We would play this at my grandparent's house -- even as a kid I realized that this game was pretty stupid. You roll dice and go around in circles, picking cards from a pile that ask you to tell something about how you feel, what your dreams are, or something you lied about or feel sorry about. To your family. In your grandparent's basement. While your mom sits on the davenport at the back of the room and pretends to read the newspaper while rolling her eyes at every card. And the game has no ending -- or rather, it is designed to end when you feel you have expressed enough and are ready to stop playing. Honestly, my mom had to have some serious patience to get through the Ungame.

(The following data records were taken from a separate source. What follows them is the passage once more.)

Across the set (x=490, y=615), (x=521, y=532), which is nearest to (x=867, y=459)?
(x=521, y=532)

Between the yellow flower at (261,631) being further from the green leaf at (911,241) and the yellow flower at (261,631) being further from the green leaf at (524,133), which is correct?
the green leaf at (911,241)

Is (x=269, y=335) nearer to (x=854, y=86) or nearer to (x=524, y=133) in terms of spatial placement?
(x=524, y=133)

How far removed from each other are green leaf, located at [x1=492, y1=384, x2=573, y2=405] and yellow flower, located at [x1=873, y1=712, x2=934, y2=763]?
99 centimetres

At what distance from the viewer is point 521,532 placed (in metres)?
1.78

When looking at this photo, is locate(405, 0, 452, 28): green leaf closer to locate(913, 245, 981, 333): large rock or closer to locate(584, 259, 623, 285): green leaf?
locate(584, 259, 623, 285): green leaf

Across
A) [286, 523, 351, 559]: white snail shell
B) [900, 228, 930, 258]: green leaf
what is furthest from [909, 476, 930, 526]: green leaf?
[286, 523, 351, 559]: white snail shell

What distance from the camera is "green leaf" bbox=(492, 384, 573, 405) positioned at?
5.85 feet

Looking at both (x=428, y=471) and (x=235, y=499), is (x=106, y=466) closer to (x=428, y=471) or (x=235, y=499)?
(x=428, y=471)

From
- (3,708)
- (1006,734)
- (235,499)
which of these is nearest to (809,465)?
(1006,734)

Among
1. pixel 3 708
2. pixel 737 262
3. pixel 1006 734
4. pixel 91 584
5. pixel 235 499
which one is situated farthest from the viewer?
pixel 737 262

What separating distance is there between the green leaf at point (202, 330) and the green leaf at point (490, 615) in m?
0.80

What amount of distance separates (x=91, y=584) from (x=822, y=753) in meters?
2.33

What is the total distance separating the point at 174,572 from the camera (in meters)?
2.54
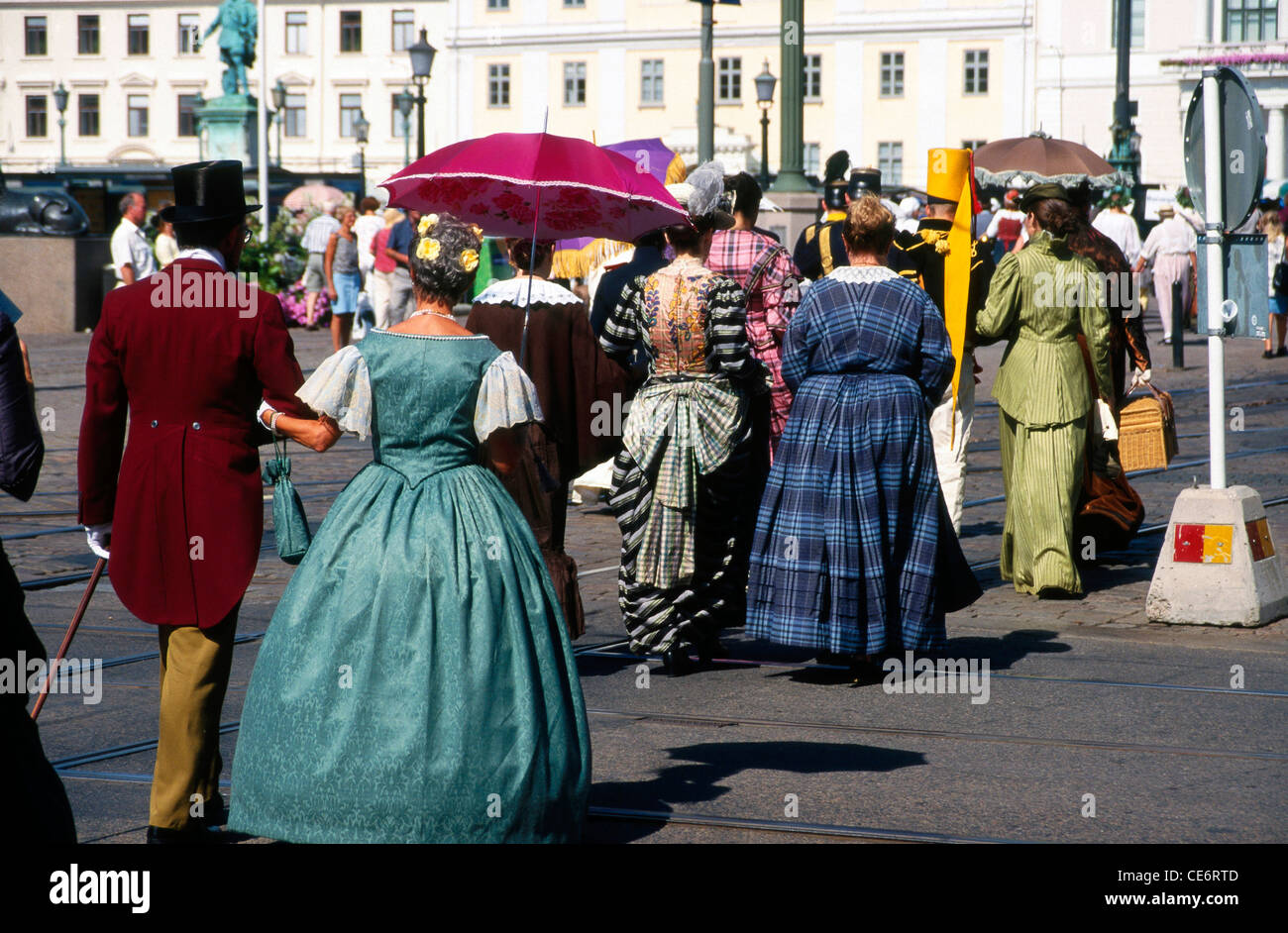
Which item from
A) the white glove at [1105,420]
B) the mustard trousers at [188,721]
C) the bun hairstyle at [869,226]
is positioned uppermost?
the bun hairstyle at [869,226]

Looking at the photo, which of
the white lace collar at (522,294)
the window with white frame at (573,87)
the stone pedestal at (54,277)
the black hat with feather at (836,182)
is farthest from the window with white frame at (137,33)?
the white lace collar at (522,294)

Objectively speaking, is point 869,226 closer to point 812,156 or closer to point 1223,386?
point 1223,386

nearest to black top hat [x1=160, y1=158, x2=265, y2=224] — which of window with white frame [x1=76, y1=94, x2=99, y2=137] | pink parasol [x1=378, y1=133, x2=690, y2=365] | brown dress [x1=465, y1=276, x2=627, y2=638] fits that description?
pink parasol [x1=378, y1=133, x2=690, y2=365]

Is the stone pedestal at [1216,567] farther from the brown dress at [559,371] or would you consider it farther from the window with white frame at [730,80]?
the window with white frame at [730,80]

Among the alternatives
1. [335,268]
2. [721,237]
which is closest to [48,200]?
[335,268]

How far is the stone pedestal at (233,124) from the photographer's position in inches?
1368

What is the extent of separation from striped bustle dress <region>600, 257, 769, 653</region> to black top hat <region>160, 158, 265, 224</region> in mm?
2494

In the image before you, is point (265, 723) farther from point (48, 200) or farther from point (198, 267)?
point (48, 200)

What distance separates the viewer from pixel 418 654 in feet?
14.1

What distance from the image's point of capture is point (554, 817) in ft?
14.6

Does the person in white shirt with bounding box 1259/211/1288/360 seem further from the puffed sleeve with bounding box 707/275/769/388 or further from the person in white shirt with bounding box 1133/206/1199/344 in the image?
the puffed sleeve with bounding box 707/275/769/388

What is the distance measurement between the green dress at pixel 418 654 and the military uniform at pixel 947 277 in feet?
15.1

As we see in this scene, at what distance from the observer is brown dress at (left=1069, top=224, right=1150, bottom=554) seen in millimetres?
8898
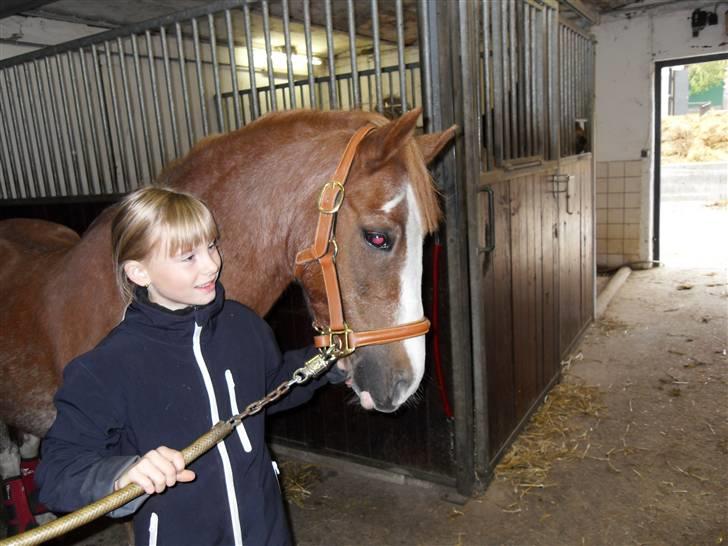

And apparently this goofy and dated seventies game of self-discovery is still around -- with expansion packs (great for parties!) -- and probably still making grandparents happy and kids bored. Naturally I'm going to order us the couples edition. Could be just what we need to spice up our Sunday night board game throw-downs.

13 comments:

steigrrr said...

but dr. toy gave the ungame an award! there must be something exceptional about it!

i think you're only supposed to play it under the influence of lsd or ecstasy. otherwise it has the opposite effect of what is intended.

Plop Blop said...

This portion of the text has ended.